Although Beethoven is believed to have called Missa solemnis ("solemn Mass") his greatest work, the piece is not frequently performed owing to the large number of resources it requires including a full choir, large orchestra, and four soloists. It is also exceptionally technically challenging.
"The Missa solemnis is like an epic journey up the river of Beethoven's tormented psyche as he struggles to find faith at the end of his life," says Gershon. "There is no chorus on the planet that sings this transcendently challenging music with more visceral power and breathtaking beauty than the Los Angeles Master Chorale. If you love Beethoven, you cannot miss this!"
Composed between 1819 and 1823, the five-movement Missa solemnis was a pivotal work at a time when Beethoven was struggling with writer's block and deafness, and inspired a prolific flurry of new music - including his 9th Symphony - before he died just a few years later in 1827. Missa solemnis in D major, op. 123 and his iconic Symphony No. 9 in D minor were premiered in the same year, 1824. These two works not only created a new musical language but were to arguably set the bar for every major choral and orchestral work to come.
Although taking the liturgical form of a mass, Gershon says one of the most powerful aspects of Missa solemnis is its innate humanity: "Beethoven, who had a deep distrust of the church and of authority figures in general, asks us to bypass any intermediaries and to listen to the words and music directly in the deepest emotional and spiritual level."
Beethoven dedicated the Missa solemnis to his close friend and patron, the Archduke Rudolf of Austria. On the title page of the score he wrote: "From the heart; may it return to the heart!"
"Beethoven is putting his trust in the listeners to open their hearts, even to a work of great length and complexity," says Gershon.
One of the most compelling elements of the 80-minute work is the fifth and final movement, Agnus dei, a fraught but ultimately unanswered plea for peace suggesting that peace will come from within mankind and through universal brotherhood: "The drums of war that have haunted the Agnus dei have retreated into the distance but the final prayer for peace is left unanswered," notes Gershon. "It leaves all of us to search our own hearts, as Beethoven has asked us to, for the answers to the questions posed by the Missa solemnis."
Joining Gershon and the 115-member Master Chorale for the January performances will be soloists Raquel, González (soprano), Allyson McHardy (mezzo soprano), Arnold Livingston Geis (tenor), and Rod Gilfry (bass).
Although performed infrequently, the Master Chorale's history with Missa solemnis is relatively extensive, beginning with its first performance in 1965 under legendary choral conductor, Robert Shaw.
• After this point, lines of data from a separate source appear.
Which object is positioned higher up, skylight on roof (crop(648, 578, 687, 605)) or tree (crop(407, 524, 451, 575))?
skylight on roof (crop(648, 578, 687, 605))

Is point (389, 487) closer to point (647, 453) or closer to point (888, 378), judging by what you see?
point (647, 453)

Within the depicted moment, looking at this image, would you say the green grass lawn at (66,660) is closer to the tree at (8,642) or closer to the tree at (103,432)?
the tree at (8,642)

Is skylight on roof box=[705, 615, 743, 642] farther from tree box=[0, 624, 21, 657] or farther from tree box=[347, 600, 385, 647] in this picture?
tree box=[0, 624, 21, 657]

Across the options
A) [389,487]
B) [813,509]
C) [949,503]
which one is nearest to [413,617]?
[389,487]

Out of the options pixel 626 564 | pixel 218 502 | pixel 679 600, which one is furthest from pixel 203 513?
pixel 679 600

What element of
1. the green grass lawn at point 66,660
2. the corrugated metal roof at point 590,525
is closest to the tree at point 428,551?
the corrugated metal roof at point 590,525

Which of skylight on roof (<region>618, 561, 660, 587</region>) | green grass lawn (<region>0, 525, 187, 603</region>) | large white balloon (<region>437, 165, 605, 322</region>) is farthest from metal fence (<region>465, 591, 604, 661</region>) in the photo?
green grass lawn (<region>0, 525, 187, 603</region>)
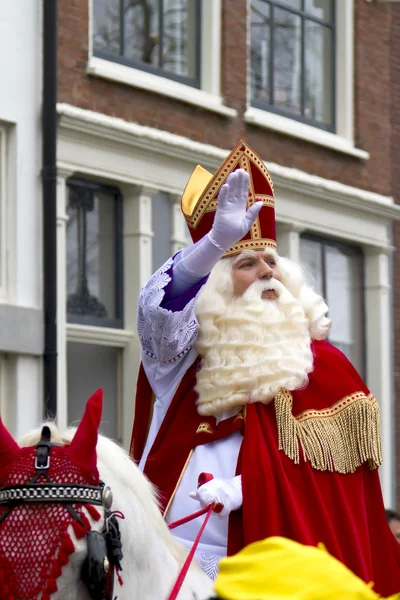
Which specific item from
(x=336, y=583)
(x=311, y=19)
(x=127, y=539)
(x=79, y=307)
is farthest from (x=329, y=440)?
(x=311, y=19)

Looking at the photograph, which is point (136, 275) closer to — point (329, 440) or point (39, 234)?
point (39, 234)

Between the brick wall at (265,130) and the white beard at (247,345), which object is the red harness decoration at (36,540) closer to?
the white beard at (247,345)

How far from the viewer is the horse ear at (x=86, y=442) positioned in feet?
10.6

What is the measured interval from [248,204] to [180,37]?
26.6ft

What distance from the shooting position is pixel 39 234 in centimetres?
1087

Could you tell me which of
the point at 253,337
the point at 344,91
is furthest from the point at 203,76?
the point at 253,337

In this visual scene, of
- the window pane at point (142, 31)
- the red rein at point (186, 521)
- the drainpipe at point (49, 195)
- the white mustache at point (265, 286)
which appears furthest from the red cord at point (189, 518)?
the window pane at point (142, 31)

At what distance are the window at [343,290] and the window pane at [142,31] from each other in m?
2.81

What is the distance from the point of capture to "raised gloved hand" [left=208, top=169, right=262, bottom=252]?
4266 millimetres

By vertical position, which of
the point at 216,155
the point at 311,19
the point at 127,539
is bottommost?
the point at 127,539

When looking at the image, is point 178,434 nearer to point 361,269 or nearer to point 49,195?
point 49,195

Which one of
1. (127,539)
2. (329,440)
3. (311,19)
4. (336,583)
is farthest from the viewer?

Performances with the Master Chorale's founding director, Roger Wagner, followed in 1972 and subsequent performances were presented in 1977 (AlFred Wallenstein), 1986 (Roger Wagner), 1990 (John Currie), and 1997 (Paul Salamunovich.) The 2004 performances with Grant Gershon marked the Los Angeles Master Chorale's first performances of the work in Walt Disney Concert Hall.
Outside of its own concert series presentations, the Master Chorale has performed the work with the Los Angeles Philharmonic several times including, most recently, the world premiere of a new staged and multimedia production with conductor Michael Tilson Thomas in 2015.